Capricor Therapeutics

Status and phase

Active, not recruiting
Phase 3

Conditions

Genetic Diseases, X-Linked
Muscular Diseases
Neuromuscular Diseases
Genetic Diseases, Inborn
Nervous System Diseases
Muscular Disorders, Atrophic
Muscular Dystrophies
Muscular Dystrophy, Duchenne

Treatments

Biological: Deramiocel (CAP-1002)
Biological: Placebo

Study type

Interventional

Funder types

Industry

Identifiers

NCT05126758
CAP-1002-DMD-04

Details and patient eligibility

About

HOPE-3 is a two cohort, Phase 3, multi-center, randomized, double-blind, placebo-controlled clinical trial evaluating the efficacy and safety of a cell therapy called deramiocel (CAP-1002) in study participants with Duchenne muscular dystrophy (DMD) and impaired skeletal muscle function. Non-ambulatory and ambulatory boys and young men who meet eligibility criteria will be randomly assigned to receive either deramiocel or placebo every 3 months for a total of 4 doses during the first 12 months of the study. All participants will be eligible to receive 4 doses of deramiocel for an additional 12 months as part of an open-label extended assessment period. After completion of the first open-label extension (Months 12-24), subjects who have completed Month 24 are eligible to continue onto a Long-Term Open-Label Extension period that will provide treatment with deramiocel until commercial availability, or until sponsor's decision to terminate the trial, or the participant withdraws consent.

Full description

Up to 102 eligible study subjects will participate in this two cohort study.

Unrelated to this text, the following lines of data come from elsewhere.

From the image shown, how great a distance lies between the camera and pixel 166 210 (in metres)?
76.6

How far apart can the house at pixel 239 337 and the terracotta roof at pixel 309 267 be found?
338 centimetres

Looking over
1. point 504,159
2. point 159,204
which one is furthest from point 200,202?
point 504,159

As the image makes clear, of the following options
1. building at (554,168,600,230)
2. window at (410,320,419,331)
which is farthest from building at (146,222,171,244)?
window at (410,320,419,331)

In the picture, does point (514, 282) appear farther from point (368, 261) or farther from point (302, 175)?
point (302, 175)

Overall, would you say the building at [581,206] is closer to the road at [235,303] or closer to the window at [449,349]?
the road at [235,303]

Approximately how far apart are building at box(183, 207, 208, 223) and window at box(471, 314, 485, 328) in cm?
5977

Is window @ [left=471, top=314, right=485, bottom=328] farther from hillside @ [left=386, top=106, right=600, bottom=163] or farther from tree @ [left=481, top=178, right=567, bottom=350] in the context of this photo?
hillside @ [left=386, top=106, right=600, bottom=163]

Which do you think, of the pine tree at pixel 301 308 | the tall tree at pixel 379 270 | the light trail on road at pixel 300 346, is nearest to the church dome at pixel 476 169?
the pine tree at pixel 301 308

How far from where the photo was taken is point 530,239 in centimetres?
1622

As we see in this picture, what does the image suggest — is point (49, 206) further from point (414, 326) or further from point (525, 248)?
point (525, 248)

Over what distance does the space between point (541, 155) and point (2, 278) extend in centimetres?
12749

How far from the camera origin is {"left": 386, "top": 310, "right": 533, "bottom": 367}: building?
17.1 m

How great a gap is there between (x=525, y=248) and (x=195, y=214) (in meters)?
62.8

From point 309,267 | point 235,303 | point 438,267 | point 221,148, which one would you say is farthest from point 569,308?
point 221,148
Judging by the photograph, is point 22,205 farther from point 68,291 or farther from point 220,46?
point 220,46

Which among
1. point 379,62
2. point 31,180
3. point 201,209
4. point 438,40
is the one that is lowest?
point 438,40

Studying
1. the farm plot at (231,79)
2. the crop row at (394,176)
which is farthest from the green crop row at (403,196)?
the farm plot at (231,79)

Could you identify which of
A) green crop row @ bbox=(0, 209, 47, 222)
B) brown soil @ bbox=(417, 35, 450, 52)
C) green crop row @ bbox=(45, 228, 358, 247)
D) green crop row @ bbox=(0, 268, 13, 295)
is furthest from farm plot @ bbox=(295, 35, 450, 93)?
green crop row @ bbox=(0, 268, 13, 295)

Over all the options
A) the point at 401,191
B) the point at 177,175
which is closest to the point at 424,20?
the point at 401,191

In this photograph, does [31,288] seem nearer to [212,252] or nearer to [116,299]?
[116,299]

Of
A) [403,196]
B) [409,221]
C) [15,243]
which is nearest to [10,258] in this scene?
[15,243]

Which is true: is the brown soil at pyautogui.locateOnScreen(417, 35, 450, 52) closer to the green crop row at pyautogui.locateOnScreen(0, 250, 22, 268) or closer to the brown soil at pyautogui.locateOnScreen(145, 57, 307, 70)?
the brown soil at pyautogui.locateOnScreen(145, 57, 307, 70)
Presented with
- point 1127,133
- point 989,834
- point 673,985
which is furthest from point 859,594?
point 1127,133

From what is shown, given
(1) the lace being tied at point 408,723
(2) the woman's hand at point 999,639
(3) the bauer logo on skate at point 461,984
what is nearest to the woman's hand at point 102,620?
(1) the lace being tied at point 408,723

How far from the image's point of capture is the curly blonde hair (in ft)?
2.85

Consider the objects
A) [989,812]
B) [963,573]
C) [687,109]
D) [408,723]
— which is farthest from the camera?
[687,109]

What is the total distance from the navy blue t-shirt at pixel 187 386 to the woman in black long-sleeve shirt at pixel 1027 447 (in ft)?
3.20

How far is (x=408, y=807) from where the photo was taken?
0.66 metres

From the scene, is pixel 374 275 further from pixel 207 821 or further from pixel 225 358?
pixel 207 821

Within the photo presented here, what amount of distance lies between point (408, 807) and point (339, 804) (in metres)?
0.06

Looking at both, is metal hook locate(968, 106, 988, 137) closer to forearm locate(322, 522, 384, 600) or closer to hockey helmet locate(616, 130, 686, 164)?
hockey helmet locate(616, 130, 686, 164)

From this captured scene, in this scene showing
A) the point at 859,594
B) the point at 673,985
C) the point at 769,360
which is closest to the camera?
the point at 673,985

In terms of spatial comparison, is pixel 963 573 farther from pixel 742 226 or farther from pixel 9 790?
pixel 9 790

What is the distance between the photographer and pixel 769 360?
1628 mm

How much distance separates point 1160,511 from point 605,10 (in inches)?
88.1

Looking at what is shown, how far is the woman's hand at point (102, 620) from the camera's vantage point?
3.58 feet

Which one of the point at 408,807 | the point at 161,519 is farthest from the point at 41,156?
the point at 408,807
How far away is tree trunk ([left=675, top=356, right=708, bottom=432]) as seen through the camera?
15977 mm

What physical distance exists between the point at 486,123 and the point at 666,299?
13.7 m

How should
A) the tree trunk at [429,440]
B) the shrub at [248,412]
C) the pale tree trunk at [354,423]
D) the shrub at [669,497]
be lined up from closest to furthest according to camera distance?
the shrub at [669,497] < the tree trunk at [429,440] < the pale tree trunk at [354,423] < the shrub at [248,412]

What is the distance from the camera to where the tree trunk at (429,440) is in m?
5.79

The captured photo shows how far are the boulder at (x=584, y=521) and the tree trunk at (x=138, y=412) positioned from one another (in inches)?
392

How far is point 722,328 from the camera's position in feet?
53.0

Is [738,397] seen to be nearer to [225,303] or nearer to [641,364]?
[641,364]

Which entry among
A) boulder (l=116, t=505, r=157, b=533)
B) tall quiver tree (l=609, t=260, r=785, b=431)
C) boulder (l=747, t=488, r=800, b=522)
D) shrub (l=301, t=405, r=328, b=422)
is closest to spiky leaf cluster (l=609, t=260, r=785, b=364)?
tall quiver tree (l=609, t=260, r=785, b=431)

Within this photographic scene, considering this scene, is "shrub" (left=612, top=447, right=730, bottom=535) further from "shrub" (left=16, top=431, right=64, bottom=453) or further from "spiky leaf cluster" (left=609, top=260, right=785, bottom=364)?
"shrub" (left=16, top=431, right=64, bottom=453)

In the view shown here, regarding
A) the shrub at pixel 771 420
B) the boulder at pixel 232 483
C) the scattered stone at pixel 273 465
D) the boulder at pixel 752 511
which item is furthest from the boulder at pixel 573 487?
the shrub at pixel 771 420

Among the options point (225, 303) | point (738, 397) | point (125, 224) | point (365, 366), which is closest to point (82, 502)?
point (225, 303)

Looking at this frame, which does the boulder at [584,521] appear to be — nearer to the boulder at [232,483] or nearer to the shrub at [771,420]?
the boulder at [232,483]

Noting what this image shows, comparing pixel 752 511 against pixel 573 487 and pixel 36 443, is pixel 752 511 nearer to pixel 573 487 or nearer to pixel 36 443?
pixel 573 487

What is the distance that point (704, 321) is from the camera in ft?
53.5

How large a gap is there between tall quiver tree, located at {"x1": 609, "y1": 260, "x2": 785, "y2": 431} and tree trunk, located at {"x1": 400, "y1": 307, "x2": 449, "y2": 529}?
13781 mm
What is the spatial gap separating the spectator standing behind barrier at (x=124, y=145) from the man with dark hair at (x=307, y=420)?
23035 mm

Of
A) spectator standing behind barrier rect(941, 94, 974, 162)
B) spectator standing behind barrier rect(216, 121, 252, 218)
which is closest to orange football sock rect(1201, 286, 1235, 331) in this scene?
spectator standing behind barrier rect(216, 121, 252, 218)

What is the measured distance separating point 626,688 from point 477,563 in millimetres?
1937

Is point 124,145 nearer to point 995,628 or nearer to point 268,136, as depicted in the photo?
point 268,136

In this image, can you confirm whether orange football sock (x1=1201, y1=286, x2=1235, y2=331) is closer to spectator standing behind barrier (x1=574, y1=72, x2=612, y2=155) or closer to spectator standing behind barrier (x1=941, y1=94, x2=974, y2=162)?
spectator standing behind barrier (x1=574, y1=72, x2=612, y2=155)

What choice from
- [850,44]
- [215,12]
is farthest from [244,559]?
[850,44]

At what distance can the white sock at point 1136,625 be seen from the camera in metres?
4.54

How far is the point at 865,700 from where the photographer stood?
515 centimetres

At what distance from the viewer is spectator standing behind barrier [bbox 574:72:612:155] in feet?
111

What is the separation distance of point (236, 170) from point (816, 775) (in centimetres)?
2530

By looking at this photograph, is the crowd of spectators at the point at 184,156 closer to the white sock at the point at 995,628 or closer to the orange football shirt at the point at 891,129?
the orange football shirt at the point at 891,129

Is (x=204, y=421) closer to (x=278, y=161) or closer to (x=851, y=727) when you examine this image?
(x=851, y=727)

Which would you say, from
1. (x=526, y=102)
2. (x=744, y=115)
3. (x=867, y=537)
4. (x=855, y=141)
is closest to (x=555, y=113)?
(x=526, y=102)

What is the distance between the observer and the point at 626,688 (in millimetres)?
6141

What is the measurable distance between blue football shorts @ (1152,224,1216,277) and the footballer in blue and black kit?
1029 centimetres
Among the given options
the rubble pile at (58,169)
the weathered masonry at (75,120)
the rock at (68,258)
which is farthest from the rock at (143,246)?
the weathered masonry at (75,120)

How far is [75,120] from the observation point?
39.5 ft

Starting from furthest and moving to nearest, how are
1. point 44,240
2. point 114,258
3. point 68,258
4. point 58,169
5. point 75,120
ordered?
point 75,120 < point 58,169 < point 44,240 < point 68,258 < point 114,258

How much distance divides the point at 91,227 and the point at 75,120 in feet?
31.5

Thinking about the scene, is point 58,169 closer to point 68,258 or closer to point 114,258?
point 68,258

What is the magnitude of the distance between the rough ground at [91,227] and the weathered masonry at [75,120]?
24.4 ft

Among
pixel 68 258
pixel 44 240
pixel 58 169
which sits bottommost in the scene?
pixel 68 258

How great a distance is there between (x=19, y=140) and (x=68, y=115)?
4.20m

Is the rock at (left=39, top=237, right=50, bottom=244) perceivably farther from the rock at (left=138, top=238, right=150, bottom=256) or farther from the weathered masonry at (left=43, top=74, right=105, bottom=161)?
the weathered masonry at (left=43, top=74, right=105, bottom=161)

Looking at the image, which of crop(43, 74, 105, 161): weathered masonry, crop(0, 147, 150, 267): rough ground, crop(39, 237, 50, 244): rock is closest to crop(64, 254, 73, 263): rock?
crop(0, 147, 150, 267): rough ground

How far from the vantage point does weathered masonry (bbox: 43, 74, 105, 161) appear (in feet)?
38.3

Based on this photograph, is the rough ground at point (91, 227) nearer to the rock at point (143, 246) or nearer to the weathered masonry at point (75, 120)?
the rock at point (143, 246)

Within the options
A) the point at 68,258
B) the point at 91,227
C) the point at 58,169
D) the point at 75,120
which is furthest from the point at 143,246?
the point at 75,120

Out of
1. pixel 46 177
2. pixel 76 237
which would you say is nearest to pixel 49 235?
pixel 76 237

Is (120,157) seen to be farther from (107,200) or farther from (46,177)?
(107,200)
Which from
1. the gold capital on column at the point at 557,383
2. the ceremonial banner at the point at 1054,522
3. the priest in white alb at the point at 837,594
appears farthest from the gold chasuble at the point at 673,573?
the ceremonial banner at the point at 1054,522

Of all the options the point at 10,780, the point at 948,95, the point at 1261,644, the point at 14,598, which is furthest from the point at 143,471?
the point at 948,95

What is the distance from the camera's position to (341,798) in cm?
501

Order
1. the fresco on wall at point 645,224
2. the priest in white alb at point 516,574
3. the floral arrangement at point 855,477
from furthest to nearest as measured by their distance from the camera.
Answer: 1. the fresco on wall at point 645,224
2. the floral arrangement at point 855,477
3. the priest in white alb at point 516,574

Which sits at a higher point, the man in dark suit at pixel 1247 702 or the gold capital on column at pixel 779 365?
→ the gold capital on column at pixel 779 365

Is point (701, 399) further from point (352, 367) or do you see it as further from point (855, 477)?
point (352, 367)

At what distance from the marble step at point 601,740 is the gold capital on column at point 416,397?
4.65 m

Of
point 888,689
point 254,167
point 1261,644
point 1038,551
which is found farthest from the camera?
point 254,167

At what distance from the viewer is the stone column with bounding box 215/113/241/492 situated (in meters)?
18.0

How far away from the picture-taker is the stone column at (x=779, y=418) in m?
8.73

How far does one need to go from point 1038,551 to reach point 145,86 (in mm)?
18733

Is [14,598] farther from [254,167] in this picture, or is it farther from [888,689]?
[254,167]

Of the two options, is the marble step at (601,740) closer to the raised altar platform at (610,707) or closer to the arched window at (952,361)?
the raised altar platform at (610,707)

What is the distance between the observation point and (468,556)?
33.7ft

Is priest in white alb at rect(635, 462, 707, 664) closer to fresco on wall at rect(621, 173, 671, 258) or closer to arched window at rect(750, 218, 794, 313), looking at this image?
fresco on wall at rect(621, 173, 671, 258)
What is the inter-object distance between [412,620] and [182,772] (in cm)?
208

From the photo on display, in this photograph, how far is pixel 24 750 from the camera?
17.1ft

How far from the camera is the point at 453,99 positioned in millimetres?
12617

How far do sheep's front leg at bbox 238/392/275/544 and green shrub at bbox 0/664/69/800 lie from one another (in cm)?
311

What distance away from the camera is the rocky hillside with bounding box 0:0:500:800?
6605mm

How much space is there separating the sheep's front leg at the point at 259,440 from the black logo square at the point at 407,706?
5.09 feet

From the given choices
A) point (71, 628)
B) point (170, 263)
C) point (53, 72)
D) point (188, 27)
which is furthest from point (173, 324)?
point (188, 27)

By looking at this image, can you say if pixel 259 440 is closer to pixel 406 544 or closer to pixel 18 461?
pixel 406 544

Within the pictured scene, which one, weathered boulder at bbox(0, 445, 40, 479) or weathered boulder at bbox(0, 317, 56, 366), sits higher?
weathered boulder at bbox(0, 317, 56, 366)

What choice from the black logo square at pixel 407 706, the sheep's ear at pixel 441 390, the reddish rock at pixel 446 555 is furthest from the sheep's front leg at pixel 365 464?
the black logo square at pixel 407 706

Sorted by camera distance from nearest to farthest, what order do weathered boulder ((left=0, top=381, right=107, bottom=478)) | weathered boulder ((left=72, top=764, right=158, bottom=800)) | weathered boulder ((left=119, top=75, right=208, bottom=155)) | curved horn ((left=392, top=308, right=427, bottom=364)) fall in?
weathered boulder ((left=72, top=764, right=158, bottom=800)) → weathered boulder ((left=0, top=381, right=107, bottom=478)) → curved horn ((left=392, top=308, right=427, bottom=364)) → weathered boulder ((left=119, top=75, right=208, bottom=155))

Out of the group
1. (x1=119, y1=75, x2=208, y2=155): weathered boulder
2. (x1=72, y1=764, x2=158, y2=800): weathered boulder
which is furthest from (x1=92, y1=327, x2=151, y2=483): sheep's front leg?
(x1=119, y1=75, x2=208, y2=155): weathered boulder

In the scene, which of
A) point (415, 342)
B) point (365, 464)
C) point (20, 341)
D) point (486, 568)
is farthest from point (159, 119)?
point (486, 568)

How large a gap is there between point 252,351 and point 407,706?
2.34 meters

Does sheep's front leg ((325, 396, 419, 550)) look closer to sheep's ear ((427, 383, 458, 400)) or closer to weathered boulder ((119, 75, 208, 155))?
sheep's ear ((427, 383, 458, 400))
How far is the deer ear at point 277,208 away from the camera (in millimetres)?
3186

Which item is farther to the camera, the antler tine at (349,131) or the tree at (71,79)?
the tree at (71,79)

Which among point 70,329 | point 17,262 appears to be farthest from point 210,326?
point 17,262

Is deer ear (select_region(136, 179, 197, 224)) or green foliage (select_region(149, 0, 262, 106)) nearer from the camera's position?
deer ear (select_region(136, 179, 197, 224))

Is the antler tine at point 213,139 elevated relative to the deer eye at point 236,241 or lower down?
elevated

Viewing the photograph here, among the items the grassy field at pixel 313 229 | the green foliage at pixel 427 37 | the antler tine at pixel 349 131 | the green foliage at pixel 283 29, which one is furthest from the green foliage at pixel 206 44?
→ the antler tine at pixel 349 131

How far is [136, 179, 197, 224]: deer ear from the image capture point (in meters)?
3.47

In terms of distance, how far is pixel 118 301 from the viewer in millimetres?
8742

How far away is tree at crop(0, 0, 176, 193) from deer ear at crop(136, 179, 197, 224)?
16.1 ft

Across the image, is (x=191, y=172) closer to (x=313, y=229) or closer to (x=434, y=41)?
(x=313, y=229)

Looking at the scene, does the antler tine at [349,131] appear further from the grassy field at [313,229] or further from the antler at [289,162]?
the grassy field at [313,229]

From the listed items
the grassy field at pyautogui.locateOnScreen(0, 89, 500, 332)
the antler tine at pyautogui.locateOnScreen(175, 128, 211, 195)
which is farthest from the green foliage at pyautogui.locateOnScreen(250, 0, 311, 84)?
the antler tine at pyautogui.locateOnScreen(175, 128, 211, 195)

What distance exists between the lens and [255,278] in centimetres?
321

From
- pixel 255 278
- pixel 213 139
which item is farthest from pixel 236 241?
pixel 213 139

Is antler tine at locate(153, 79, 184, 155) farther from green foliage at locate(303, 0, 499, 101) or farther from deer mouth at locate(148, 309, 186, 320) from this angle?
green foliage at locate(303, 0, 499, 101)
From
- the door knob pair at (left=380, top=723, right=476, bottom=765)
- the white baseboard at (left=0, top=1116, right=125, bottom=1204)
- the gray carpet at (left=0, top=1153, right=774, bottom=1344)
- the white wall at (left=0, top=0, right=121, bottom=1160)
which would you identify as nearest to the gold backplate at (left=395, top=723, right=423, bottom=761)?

Cohort A will enroll approximately 58 subjects randomized in a 1:1 ratio (active:placebo). Subjects randomized to the active treatment group in Cohort A will receive CAP-1002A (deramiocel manufactured at Capricor's manufacturing facility in Los Angeles, CA). Once Cohort A enrollment is completed, Cohort B enrollment will begin. Cohort B will enroll approximately 44 participants randomized in a 1:1 ratio (active:placebo). Subjects randomized to the active treatment group in Cohort B will receive CAP-1002B (deramiocel manufactured at Capricor's manufacturing facility in San Diego, CA). Both cohorts will include visits at Screening, Baseline/Day 1, Month 1, and Months 3, 6, 9, and 12. Subjects will receive IV infusions of deramiocel or placebo on Day 1 and Months 3, 6, and 9. All subjects will then be eligible to receive additional IV infusions of deramiocel at Month 12, 15, 18, and 21 as part of the open-label phase of the study. All subjects who complete the first open-label extension phase of the study will be eligible to receive additional IV infusions of deramicoel every 3 months in a Long Term Open-Label Extension phase until commercial availability of deramiocel, or until sponsor's decision to terminate the trial, or the participant withdraws consent.

A primary analysis of efficacy and safety will be performed on the double-blind placebo-controlled phase of the study for both Cohort A and Cohort B combined at Month 12 following 4 administrations of deramiocel or placebo.

The primary efficacy endpoint is the mean change from baseline in upper limb function as assessed by Performance of the Upper Limb test, version 2.0 [PUL 2.0] Total Score at the 12-month time point. Secondary endpoints evaluated at the 12-month time point include assessment of changes in cardiac muscle function and structure by cardiac magnetic resonance imaging [cMRI], changes in hand-to-mouth function [eat 10-bites assessed by the Duchenne Video Assessment (DVA)], quality of life assessments, and biomarker analysis for creatine kinase MB isoenzyme (CK-MB).

Safety evaluations will include adverse events, concomitant medications, physical exam, vital signs, and clinical laboratory testing.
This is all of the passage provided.